As browsers make changes to prevent cross site tracking, they are also proposing reporting APIs for specific ads measurement use cases. There are now three proposals for private conversion measurement: Private Click Measurement (Webkit/Apple), Conversion Measurement API (Chrome/Google) and Private Lift Measurement.
The central idea in all 3 of these proposals is to perform attribution within the browser. This allows for the matching of events which occur on different domains, without sharing user-level unique identifiers.
Unfortunately, none of these three proposals enable the measurement of conversions which occur on a different web-browser than the one where the ad was displayed.
We know from lift studies (test group sees ads, control group does not) that ads shown on one browser often drive statistically significant increases in conversions from another. A common example is showing ads in mobile browsers will often drive conversions on Desktop computers.
If we cannot find a privacy-preserving way to attribute conversions from Desktop browsers to ads shown on mobile websites, it will lead to less revenue for mobile web publishers. It’s also just not accurate. Lift studies tell us that without cross-browser conversion attribution, we will be undercounting the true value mobile websites drive for advertisers.
Ideally, we’d be able to sync the locally stored browser data between different browsers belonging to the same person. Crucially, this would not necessitate any changes to the private conversion report format. We are not suggesting any kind of differentiation to help distinguish between same-browser and cross-browser conversions.
The example below shows a flow for a click-to-conversion report across different browsers:
- In short, it should inherit the threat model of the underlying conversion measurement API. Regardless of whether we are adding this on top of the Webkit/Apple proposal, the Chrome/Google proposal, or the Lift proposal, this extension shouldn’t change the basic guarantees of the proposal.

******************************

# What is needed
Copy the passage on cross-browser conversion measurement word for word, from "We know from" to "drive for advertisers.". The rows after this are not needed for anything here.

# Given information
******************************

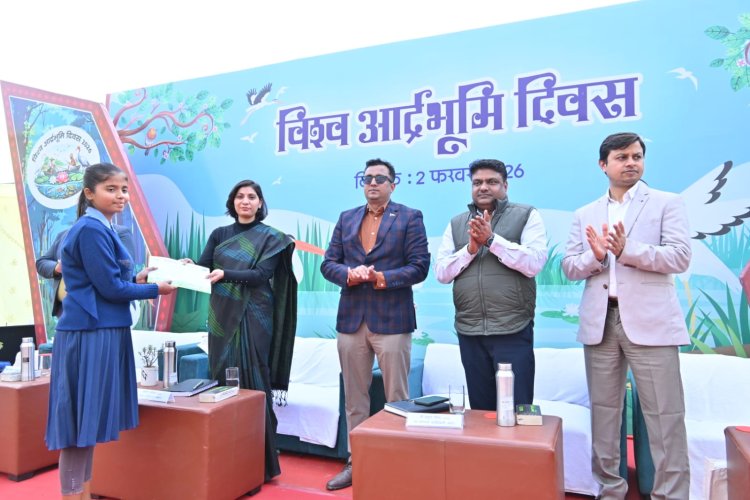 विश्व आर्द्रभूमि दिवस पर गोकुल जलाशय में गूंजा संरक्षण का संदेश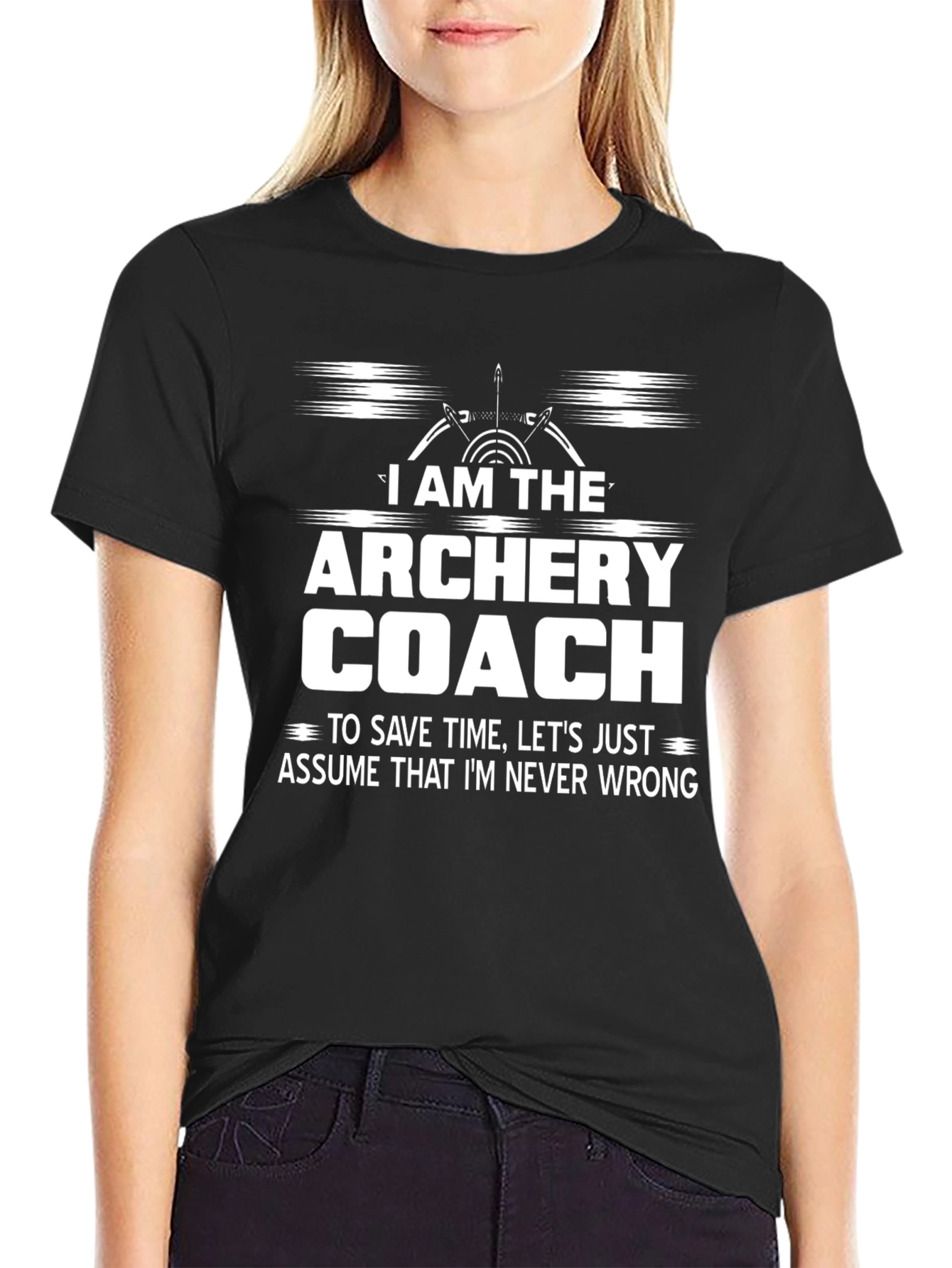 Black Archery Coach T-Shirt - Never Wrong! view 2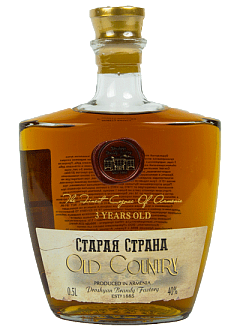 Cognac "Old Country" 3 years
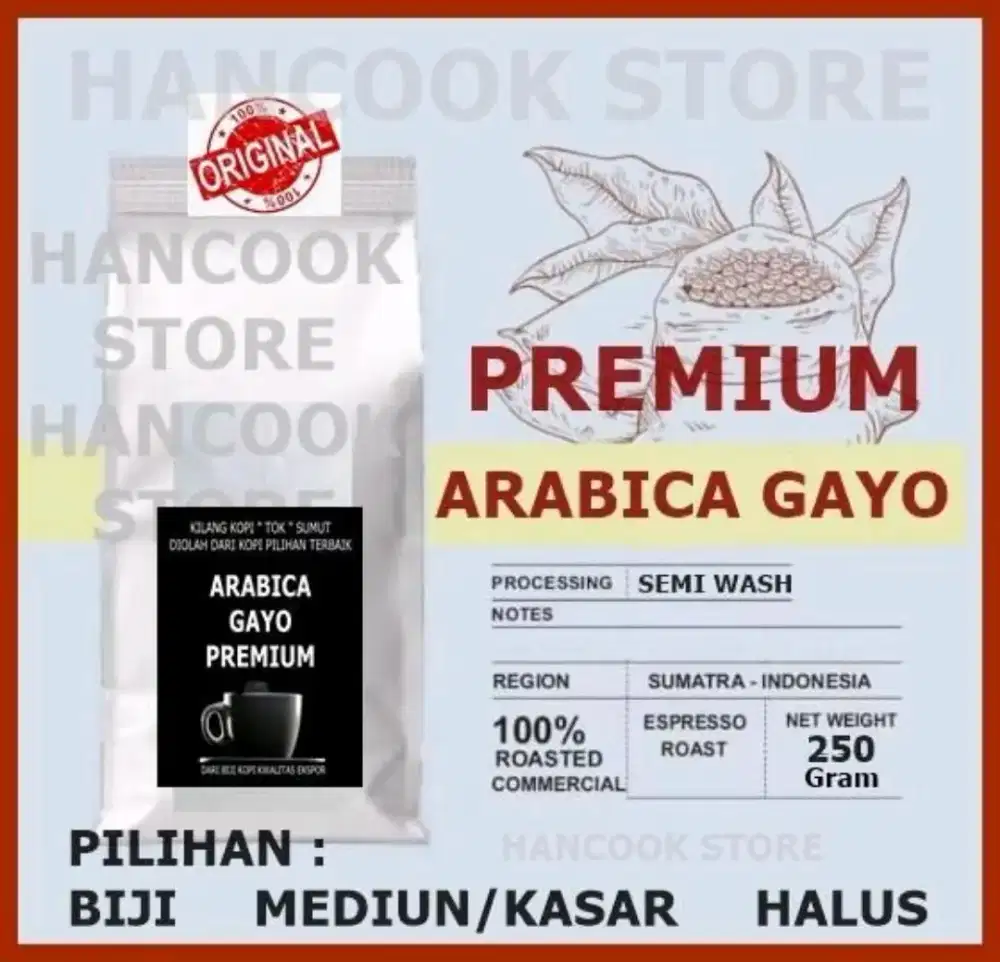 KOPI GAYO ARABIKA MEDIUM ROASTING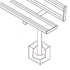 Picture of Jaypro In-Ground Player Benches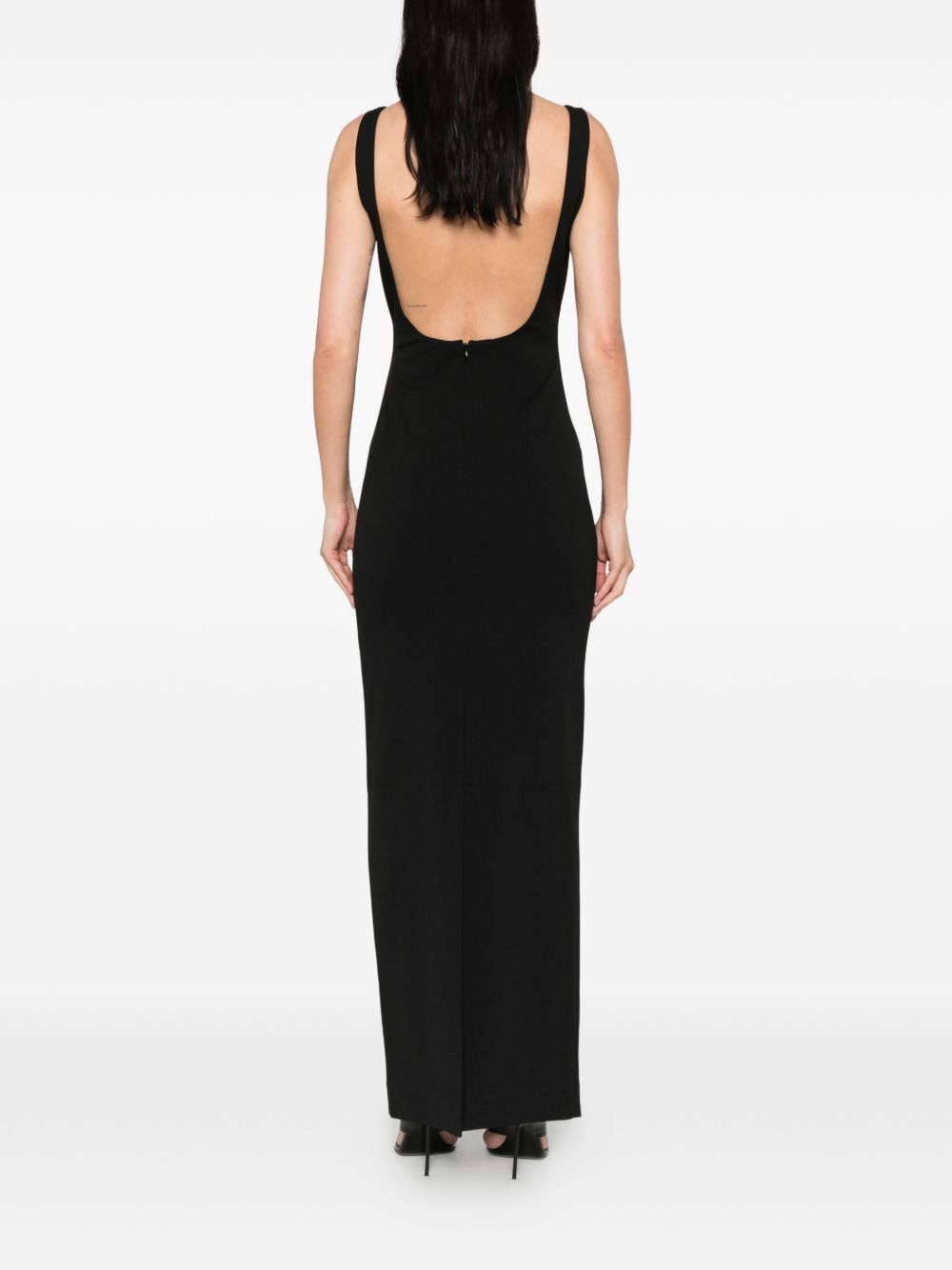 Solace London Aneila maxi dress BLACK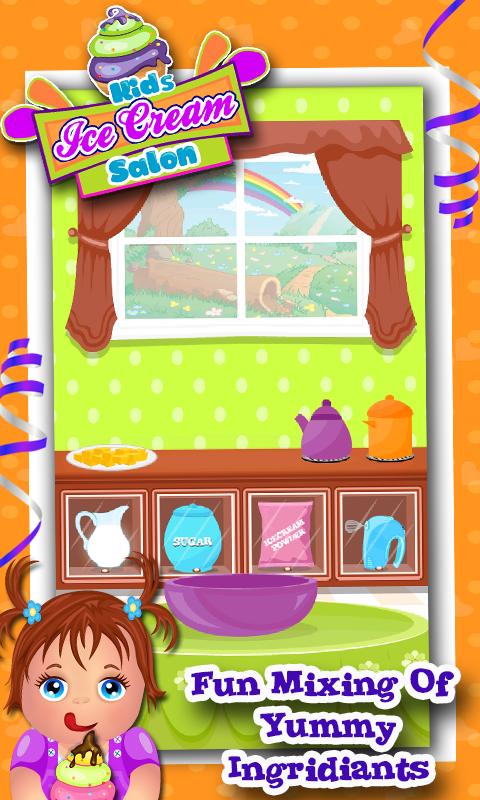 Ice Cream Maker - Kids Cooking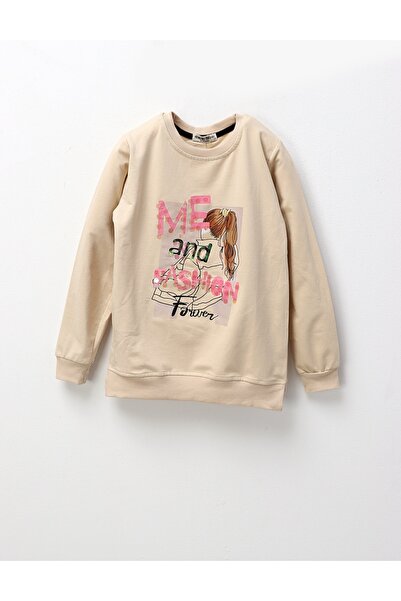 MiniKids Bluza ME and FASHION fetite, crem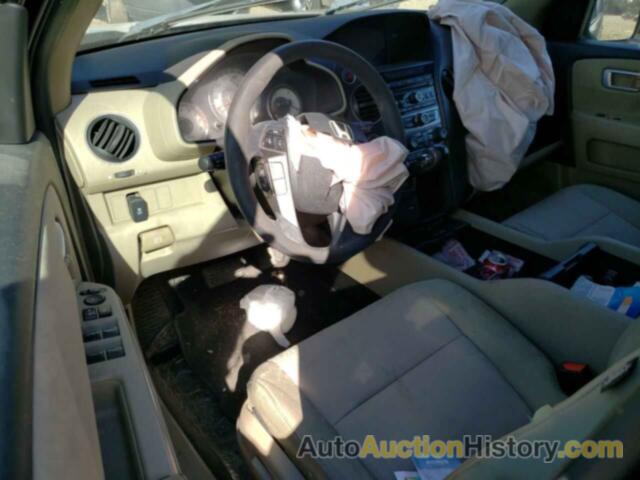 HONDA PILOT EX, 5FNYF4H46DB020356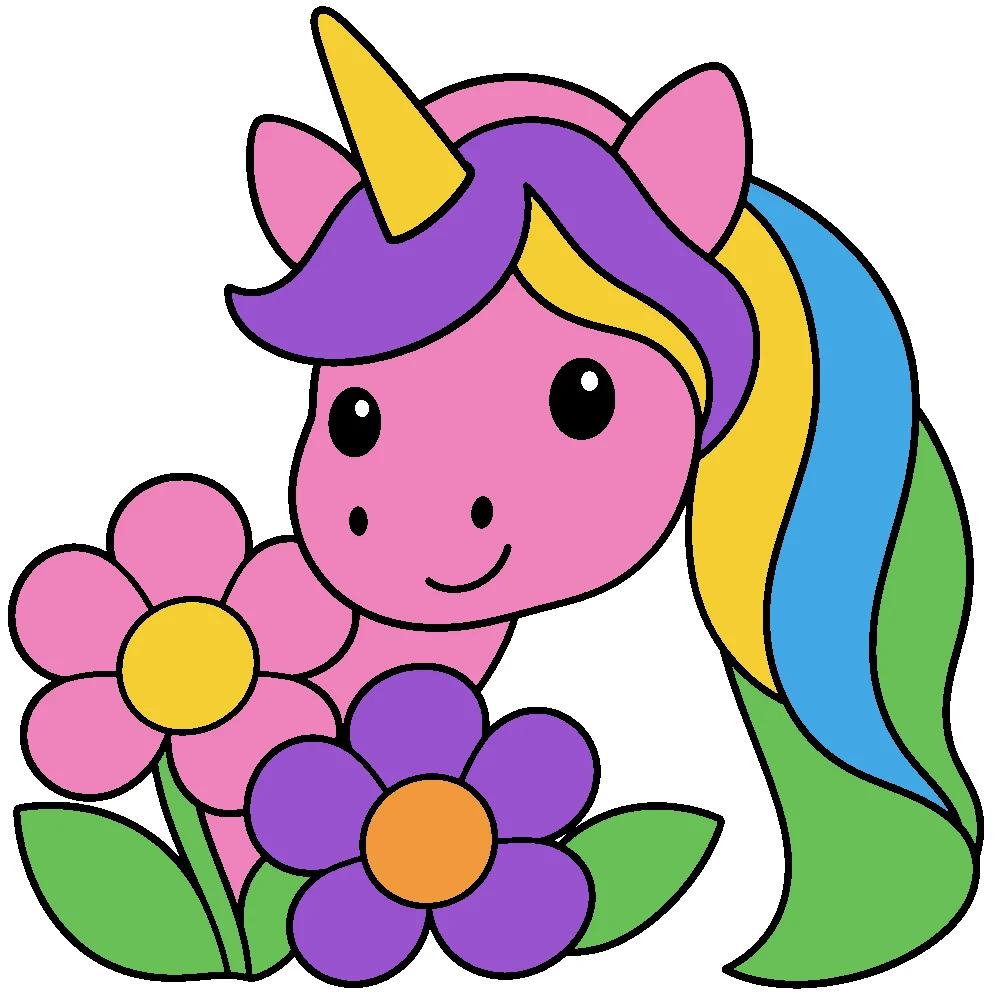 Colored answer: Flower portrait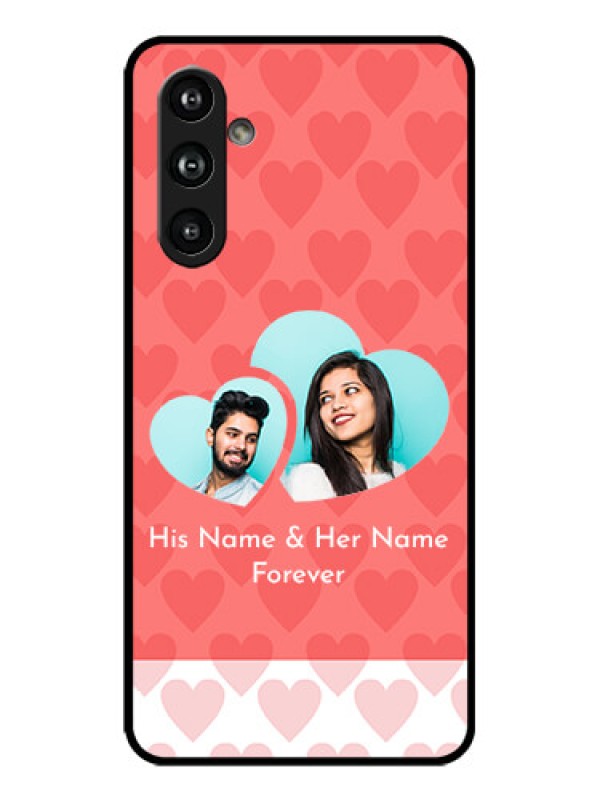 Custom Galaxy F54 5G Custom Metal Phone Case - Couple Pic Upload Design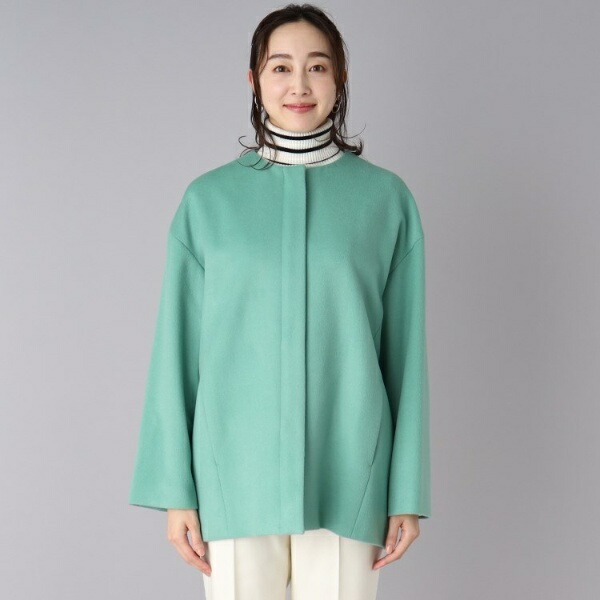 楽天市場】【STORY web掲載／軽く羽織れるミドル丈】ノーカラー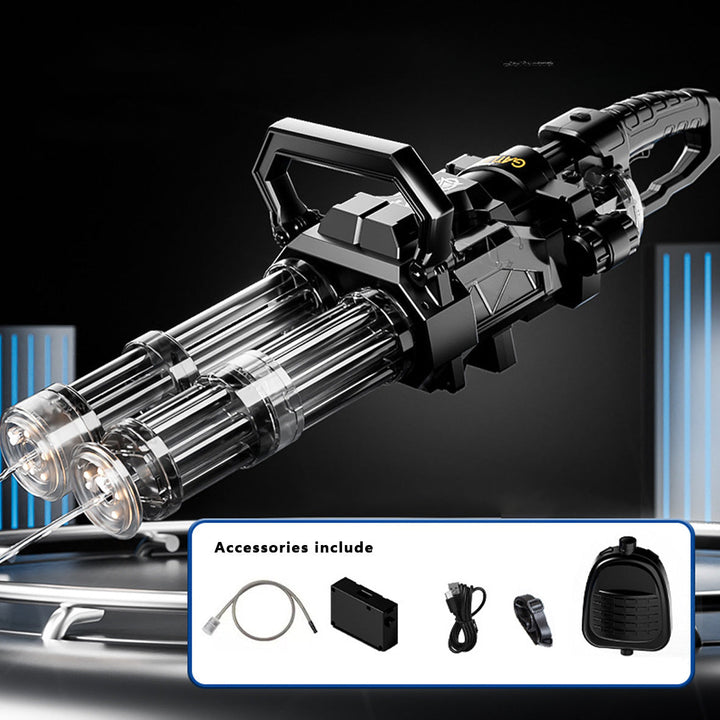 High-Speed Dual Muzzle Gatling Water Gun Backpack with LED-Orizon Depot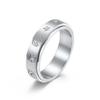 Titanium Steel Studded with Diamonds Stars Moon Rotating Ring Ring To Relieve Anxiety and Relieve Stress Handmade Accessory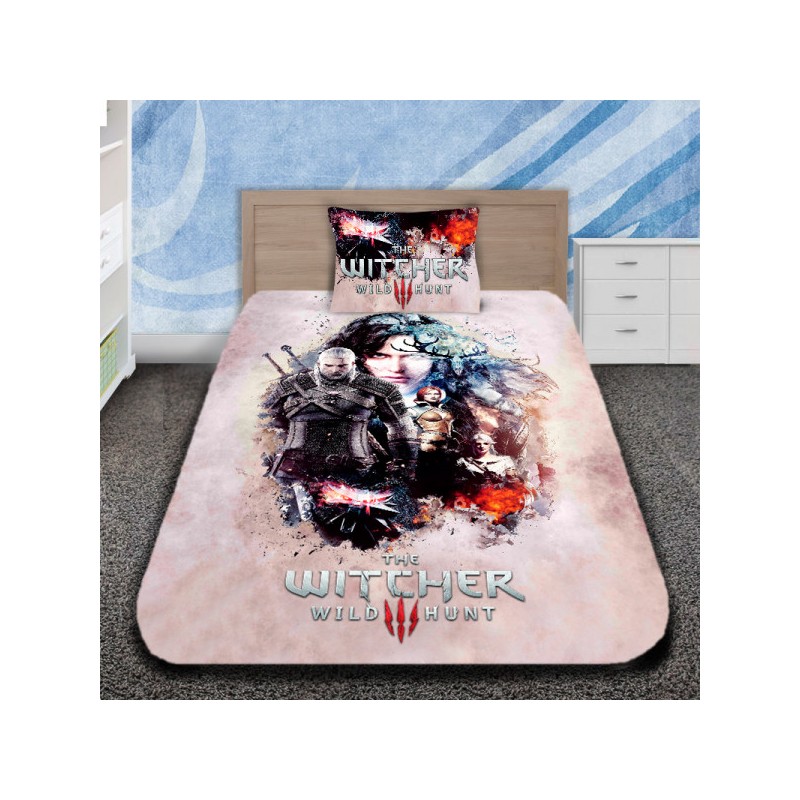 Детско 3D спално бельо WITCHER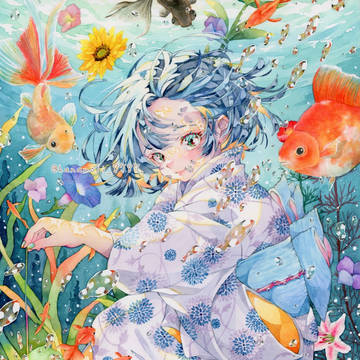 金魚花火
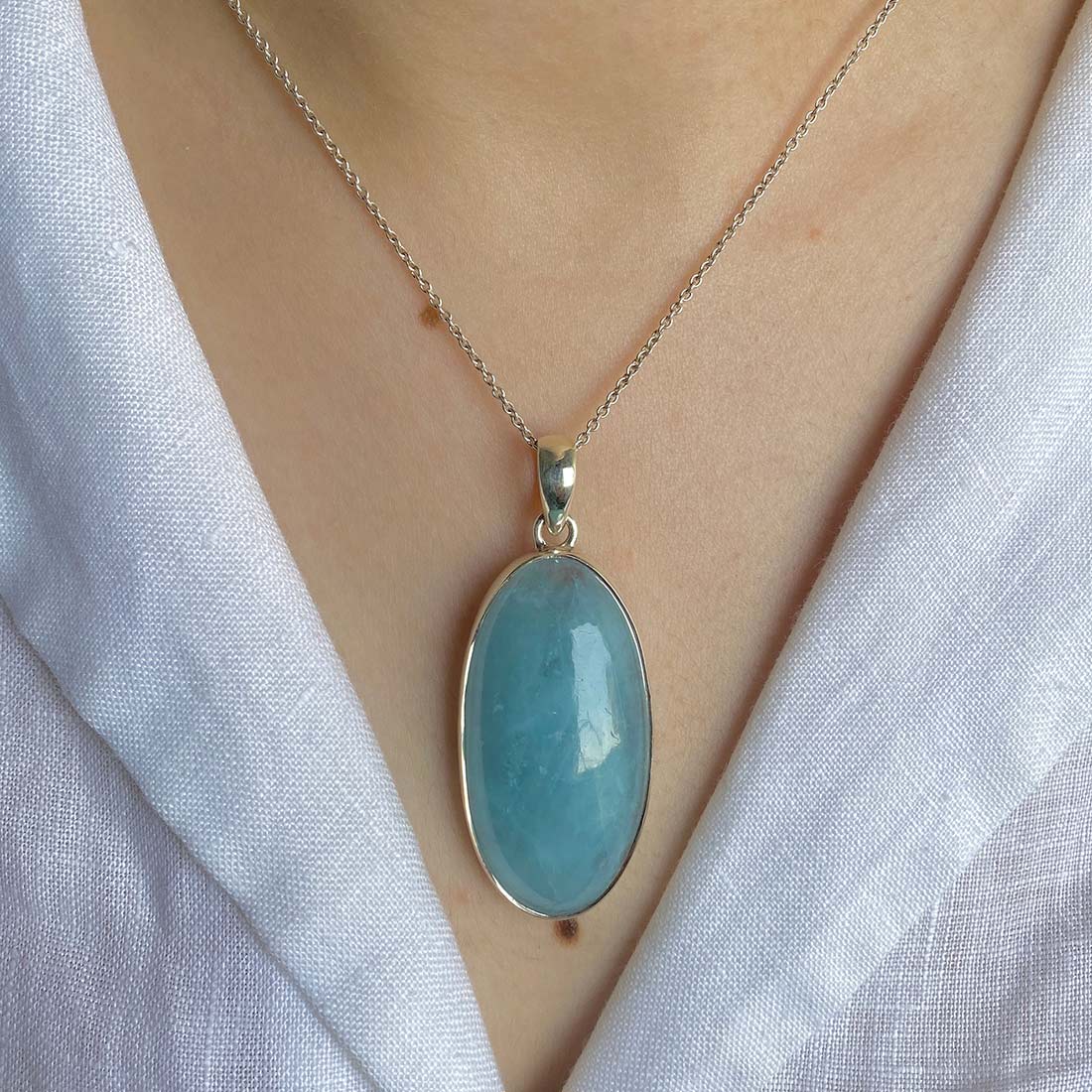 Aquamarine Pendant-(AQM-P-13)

******************************

# Result of the exercise
We know from lift studies (test group sees ads, control group does not) that ads shown on one browser often drive statistically significant increases in conversions from another. A common example is showing ads in mobile browsers will often drive conversions on Desktop computers.
If we cannot find a privacy-preserving way to attribute conversions from Desktop browsers to ads shown on mobile websites, it will lead to less revenue for mobile web publishers. It’s also just not accurate. Lift studies tell us that without cross-browser conversion attribution, we will be undercounting the true value mobile websites drive for advertisers.